Perhaps contrary to popular opinion Russia has contributed to some of the greatest breakthroughs in science, art and sports over the years and in the field of training and coaching one of the most fundamental concepts, periodisation, is thought to have originated from Russia.

In a previous blog I talked about the difference between training and working out and once someone decides to train the first question that normally confronts them is how do they structure their training throughout the season to give them their best shot of racing well at their goal event(s). This is often where magazine articles and coaches start talking about periodisation. Periodisation can mean different things to different people and terms like microcycles, mesocycles, macrocycles, reverse periodisation and classic periodisation get banded about. Generally people use the term to describe a way of breaking up the training year into smaller blocks with a theme/concept/theory/belief applied to how training varies across those blocks and that seems like a pretty useful way of describing periodisation. Unfortunately for many athletes, article writers and some coaches it has become synonymous with the concept of building a base through lots of easy training before moving onto speed work in the run up to race season (I will take the liberty of labelling this approach as “slow to fast”). This approach can be right in certain circumstances but as a general theory of periodisation I would contend that it is at best severely limiting and more likely just plain wrong.

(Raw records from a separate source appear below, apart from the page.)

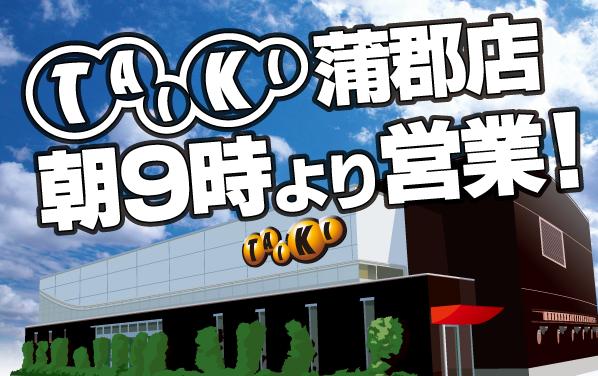 タイキ蒲郡店 朝9時開店!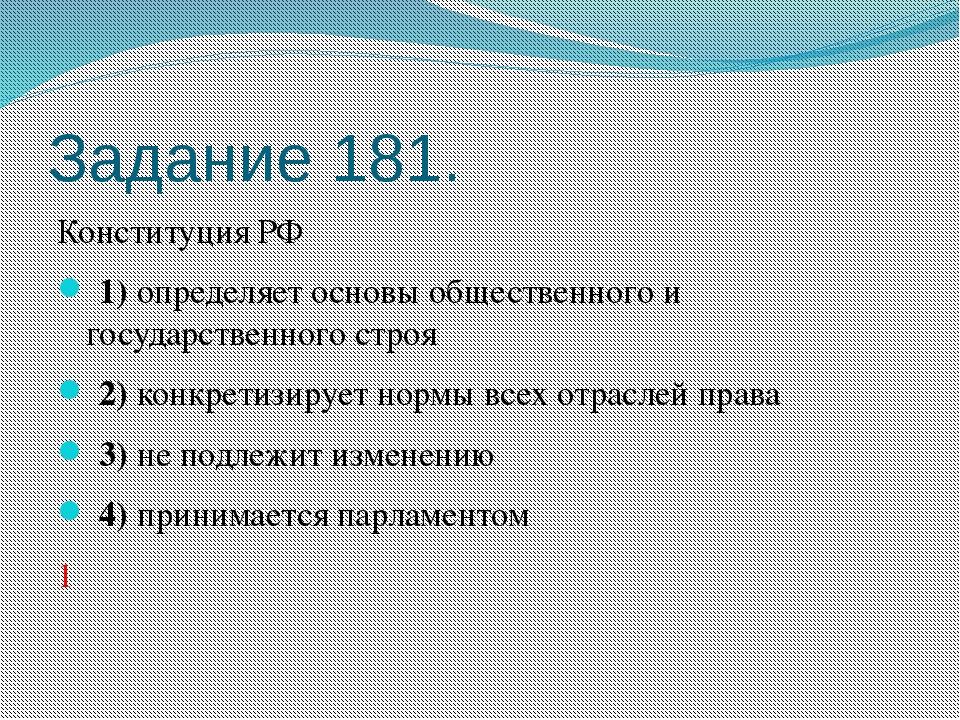 Задание 181. Конституция РФ 1)определяет основы общественного и государстве...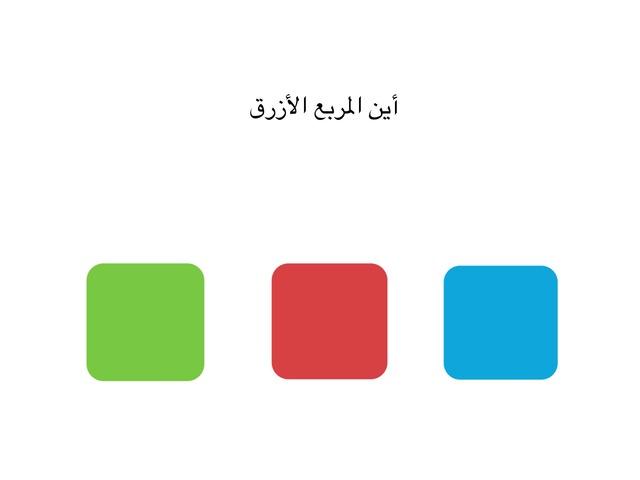 لعبة الألوان والأشكال by שירין גבארה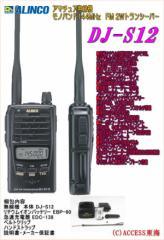 【送料無料】 アルインコ DJ-S12 DJS12アマチュア無線機 モノバンド144MHz FM 2Wトランシーバー
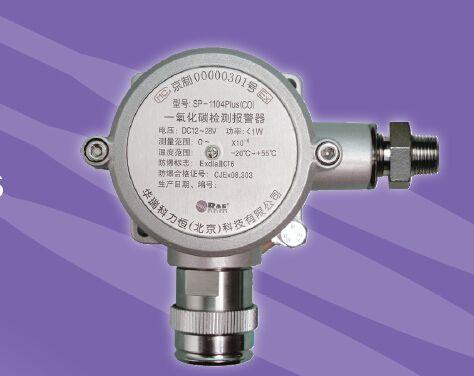 SP-1104PLUS硫化氢气体,华瑞固定式硫化氢气体检测仪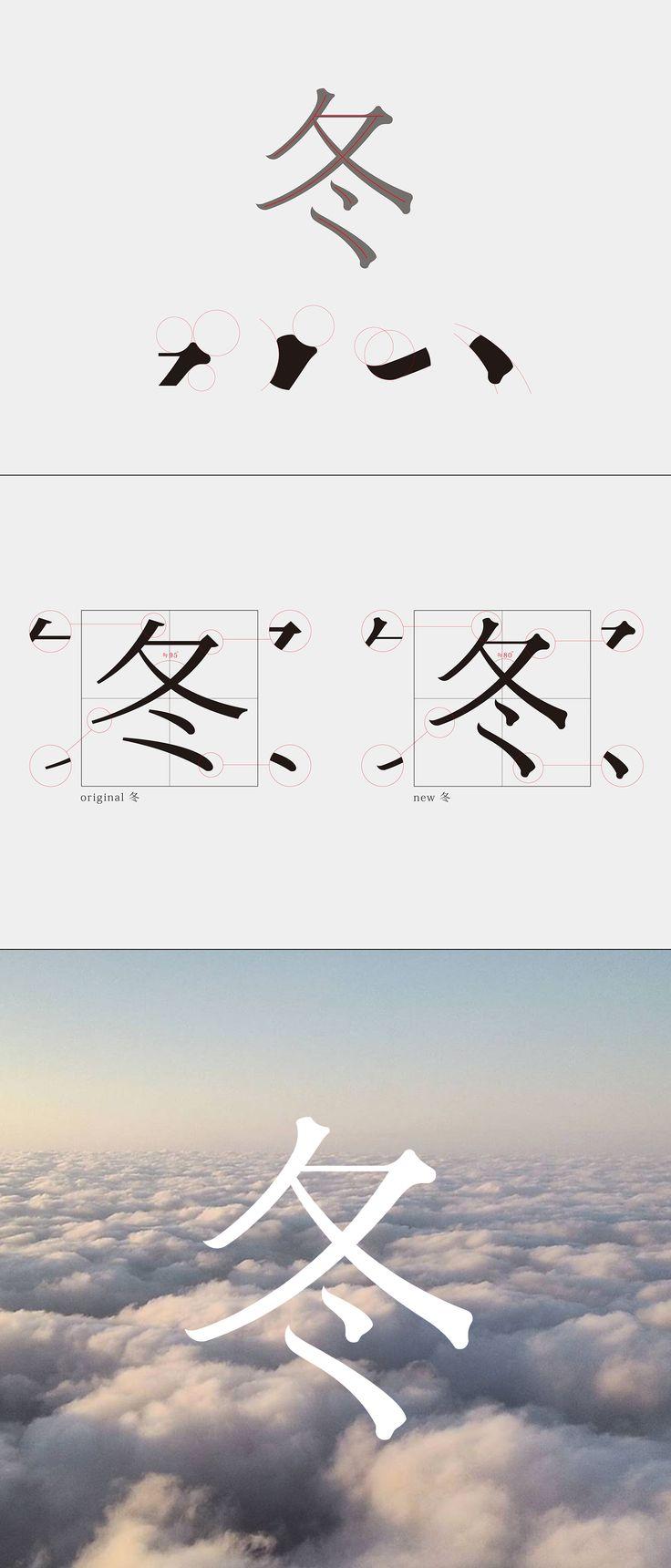 冬│Asian font by Bc huang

A brief history of periodisation will hopefully explain where this approach has come from and why it shouldn’t be used as a general description of periodisation. The theory of periodisation is thought to have started in what was the Soviet Union in the 1960s (e.g. the classical work of Matveev’s “Periodisation of Sports Training”). In this work a key concept put forward is that training for any sport should be planned so that the athlete is going from using general training methods far from the goal race, to using more specific training methods the closer they get to their goal race. This is hard to argue with because it makes logical and intuitive sense to focus on event specific training close to the time when you want to race at your best.

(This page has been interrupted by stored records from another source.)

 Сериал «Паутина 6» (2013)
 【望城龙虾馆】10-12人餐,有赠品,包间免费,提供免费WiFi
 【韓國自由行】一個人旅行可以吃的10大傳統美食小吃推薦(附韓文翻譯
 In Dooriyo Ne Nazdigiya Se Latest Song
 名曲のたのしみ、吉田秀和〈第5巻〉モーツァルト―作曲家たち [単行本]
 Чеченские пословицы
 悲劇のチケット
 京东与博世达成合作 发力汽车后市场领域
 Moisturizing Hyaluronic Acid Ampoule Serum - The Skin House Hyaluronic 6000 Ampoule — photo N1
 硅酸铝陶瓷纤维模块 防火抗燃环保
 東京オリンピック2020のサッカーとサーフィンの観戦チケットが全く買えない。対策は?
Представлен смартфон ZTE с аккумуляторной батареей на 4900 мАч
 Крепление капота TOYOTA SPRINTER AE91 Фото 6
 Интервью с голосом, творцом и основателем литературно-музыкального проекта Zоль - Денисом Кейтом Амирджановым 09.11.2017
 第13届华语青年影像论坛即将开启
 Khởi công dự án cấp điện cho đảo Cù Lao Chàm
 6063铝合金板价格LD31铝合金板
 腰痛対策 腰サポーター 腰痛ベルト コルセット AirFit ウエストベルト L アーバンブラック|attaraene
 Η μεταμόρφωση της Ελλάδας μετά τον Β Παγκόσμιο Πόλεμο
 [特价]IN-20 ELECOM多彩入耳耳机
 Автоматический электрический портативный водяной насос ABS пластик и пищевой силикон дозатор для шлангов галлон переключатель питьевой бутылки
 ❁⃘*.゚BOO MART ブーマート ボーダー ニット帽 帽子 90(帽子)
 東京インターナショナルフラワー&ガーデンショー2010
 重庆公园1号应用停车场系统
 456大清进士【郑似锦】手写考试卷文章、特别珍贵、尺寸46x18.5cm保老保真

This work was built upon by the work of Tudor Bompa (generally described as the “father of periodisation”) in the US in the1970s. His seminal tome on the subject is what most coaches and training approaches use to this day to some degree to plan a year of training. Much of the Sports referred to at that time were power events, like the shot put or short running events like sprints and middle distance track events. Events lasting much beyond 2 hours where far less common in those days and certainly Ironman’s which last 8-17 hours were non existent. The key concept of General to Specific was followed and for short duration events and power events starting the training season with lower intensities and gradually moving to more intense training clearly fits that concept of General to Specific. Unfortunately, many people have taken that approach of slow to fast to be what periodisation means and miss the point that it’s simply the outcome of applying General to Specific to shorter duration and power events.

If we now apply the concept of general to specific to long endurance events like Ironman or 70.3s then going from slow to fast training is exactly opposite of general to specific as ironman racing is done at a relatively slow speed. To meet that concept of general to specific for Ironman athletes it makes more sense to do some higher intensity training a long way before the event and gradually introduce more race specific or lower intensity work as the race approaches. Some coaches and athletes have come to refer to this approach as “Reverse Periodisation” but I hope I have explained that it isn’t the reverse of anything but simply classical periodisation applied correctly. The important point is that the key concept of periodisation (general to specific) is not the same as slow to fast and how high intensity training is distributed through the training year is directly related to the nature of the goal event being trained for.

It’s important to point out that although I have focused on intensity as it applies to periodisation the concept of General to Specific covers much more than intensity. General training could include skills development, speed development, general strength work and trying different but related sports like mountain biking and cyclocross.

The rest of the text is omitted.